(Rows from a spatial reasoning dataset)

==*==

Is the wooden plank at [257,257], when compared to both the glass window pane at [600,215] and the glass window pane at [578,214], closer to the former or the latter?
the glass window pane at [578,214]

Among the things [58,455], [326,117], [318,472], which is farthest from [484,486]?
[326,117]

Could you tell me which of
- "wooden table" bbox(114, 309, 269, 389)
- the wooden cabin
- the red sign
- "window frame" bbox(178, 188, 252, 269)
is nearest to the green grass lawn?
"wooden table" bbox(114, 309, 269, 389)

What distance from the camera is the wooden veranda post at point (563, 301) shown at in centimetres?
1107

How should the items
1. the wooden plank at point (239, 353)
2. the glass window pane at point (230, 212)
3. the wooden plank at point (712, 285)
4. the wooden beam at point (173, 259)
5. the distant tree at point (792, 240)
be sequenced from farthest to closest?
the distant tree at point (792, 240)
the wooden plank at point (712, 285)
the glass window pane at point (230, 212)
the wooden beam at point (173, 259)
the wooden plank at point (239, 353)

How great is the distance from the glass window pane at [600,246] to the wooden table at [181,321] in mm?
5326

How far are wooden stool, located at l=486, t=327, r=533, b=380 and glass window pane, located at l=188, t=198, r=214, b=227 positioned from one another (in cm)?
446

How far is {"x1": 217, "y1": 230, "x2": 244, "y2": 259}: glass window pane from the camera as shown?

==*==

### WHAT IS EXPECTED
Reproduce every line of the listing above word for word, without changing anything.

### FINISHED TASK
Is the wooden plank at [257,257], when compared to both the glass window pane at [600,215] and the glass window pane at [578,214], closer to the former or the latter?
the glass window pane at [578,214]

Among the things [58,455], [326,117], [318,472], which is farthest from [484,486]?
[326,117]

Could you tell me which of
- "wooden table" bbox(114, 309, 269, 389)
- the wooden cabin
- the red sign
- "window frame" bbox(178, 188, 252, 269)
is nearest to the green grass lawn?
"wooden table" bbox(114, 309, 269, 389)

What distance from the camera is the wooden veranda post at point (563, 301) shown at in centimetres?
1107

How should the items
1. the wooden plank at point (239, 353)
2. the glass window pane at point (230, 212)
3. the wooden plank at point (712, 285)
4. the wooden beam at point (173, 259)
5. the distant tree at point (792, 240)
be sequenced from farthest to closest?
the distant tree at point (792, 240)
the wooden plank at point (712, 285)
the glass window pane at point (230, 212)
the wooden beam at point (173, 259)
the wooden plank at point (239, 353)

How great is the distance from the glass window pane at [600,246] to the wooden table at [181,321] in mm?
5326

How far are wooden stool, located at l=486, t=327, r=533, b=380 and glass window pane, located at l=188, t=198, r=214, b=227 positioned from one another (in cm)?
446

How far is {"x1": 217, "y1": 230, "x2": 244, "y2": 259}: glass window pane from the camera as shown?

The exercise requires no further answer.